Drug efficacy simulation on virtual human pioneers tailored HIV treatment
University College London scientists have used the combined processing power of the US and UK supercomputer Grids to simulate the efficacy of an HIV drug in blocking a key protein used by the virus
Using The EU-funded Virtual Physiological Human (VPH) initiative, the method could ultimately be used to tailor personal drug treatments: for example, for HIV patients developing resistance to their drugs.
The study by Professor Peter Coveney and colleagues at UCL Department of Chemistry involved a sequence of simulation steps, performed across multiple supercomputers on the UK's National Grid Service and the US TeraGrid.
A large number of simulations were run to predict how strongly the drug Saquinavir - an HIV-inhibitor - would bind to three resistant mutants of HIV-1 protease - a protein produced by the virus to propagate itself. These protease mutations are associated with the disease's resistance to Saquinavir.

▶ **DATA EXTRACTS**:
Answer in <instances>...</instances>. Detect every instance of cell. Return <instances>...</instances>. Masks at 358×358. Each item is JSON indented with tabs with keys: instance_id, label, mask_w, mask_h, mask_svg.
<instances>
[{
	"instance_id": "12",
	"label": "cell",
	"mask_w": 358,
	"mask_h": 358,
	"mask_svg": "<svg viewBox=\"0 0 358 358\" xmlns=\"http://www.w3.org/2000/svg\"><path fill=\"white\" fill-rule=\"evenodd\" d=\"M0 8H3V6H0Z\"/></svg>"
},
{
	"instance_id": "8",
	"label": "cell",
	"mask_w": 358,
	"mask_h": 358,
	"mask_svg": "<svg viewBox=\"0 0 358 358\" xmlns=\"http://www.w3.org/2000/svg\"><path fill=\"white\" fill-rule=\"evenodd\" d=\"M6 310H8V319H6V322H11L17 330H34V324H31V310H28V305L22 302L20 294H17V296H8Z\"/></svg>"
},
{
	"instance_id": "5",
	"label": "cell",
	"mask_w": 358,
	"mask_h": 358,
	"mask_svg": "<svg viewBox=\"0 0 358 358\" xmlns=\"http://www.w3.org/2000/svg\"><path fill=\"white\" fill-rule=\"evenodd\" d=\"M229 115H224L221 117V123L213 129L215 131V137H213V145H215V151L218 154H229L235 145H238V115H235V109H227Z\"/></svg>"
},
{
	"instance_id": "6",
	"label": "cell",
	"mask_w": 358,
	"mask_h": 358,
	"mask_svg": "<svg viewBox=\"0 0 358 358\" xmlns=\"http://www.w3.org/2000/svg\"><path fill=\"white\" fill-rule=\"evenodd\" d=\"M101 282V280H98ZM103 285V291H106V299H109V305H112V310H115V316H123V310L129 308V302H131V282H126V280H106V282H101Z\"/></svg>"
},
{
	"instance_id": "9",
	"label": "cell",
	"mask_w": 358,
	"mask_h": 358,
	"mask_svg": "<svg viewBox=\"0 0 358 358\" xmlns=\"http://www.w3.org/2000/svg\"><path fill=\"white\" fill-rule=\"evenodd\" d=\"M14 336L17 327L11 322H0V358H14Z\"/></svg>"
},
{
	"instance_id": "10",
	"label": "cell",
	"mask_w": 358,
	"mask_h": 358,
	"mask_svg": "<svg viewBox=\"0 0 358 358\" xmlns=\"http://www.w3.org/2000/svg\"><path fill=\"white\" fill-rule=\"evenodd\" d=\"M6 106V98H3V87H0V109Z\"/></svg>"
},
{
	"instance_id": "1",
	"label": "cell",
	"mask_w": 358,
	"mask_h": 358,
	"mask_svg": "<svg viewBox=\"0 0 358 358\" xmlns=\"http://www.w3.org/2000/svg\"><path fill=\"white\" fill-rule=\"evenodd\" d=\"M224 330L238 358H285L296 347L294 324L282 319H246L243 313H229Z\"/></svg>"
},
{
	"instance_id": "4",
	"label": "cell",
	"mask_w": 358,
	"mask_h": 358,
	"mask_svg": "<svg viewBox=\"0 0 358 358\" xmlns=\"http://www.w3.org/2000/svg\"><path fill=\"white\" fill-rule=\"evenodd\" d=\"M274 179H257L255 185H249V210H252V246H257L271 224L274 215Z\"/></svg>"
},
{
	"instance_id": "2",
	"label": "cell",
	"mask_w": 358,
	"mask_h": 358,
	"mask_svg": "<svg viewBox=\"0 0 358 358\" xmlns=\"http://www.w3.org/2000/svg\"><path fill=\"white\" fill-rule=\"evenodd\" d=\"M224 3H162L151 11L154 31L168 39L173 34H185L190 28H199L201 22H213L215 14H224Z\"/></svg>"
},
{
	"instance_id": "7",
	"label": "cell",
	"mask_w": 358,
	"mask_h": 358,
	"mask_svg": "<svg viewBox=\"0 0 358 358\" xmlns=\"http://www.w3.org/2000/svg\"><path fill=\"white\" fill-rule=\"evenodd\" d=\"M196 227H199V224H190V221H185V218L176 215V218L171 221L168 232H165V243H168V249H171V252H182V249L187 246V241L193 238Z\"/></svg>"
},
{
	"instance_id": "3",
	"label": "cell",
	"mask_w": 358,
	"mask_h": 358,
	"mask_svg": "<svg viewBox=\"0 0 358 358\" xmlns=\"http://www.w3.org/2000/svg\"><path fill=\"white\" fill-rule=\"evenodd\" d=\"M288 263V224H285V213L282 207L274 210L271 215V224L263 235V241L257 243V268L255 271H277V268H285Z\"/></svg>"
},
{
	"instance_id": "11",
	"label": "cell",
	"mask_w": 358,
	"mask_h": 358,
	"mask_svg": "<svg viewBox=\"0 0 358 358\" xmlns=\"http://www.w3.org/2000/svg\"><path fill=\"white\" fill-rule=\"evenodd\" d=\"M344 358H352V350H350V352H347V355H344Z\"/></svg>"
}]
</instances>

▶ **ABOUT THIS TASK**: Reproduce word for word the whole text above about simulating an HIV drug's efficacy on supercomputers.

▶ **RESULT**:
Drug efficacy simulation on virtual human pioneers tailored HIV treatment
University College London scientists have used the combined processing power of the US and UK supercomputer Grids to simulate the efficacy of an HIV drug in blocking a key protein used by the virus
Using The EU-funded Virtual Physiological Human (VPH) initiative, the method could ultimately be used to tailor personal drug treatments: for example, for HIV patients developing resistance to their drugs.
The study by Professor Peter Coveney and colleagues at UCL Department of Chemistry involved a sequence of simulation steps, performed across multiple supercomputers on the UK's National Grid Service and the US TeraGrid.
A large number of simulations were run to predict how strongly the drug Saquinavir - an HIV-inhibitor - would bind to three resistant mutants of HIV-1 protease - a protein produced by the virus to propagate itself. These protease mutations are associated with the disease's resistance to Saquinavir.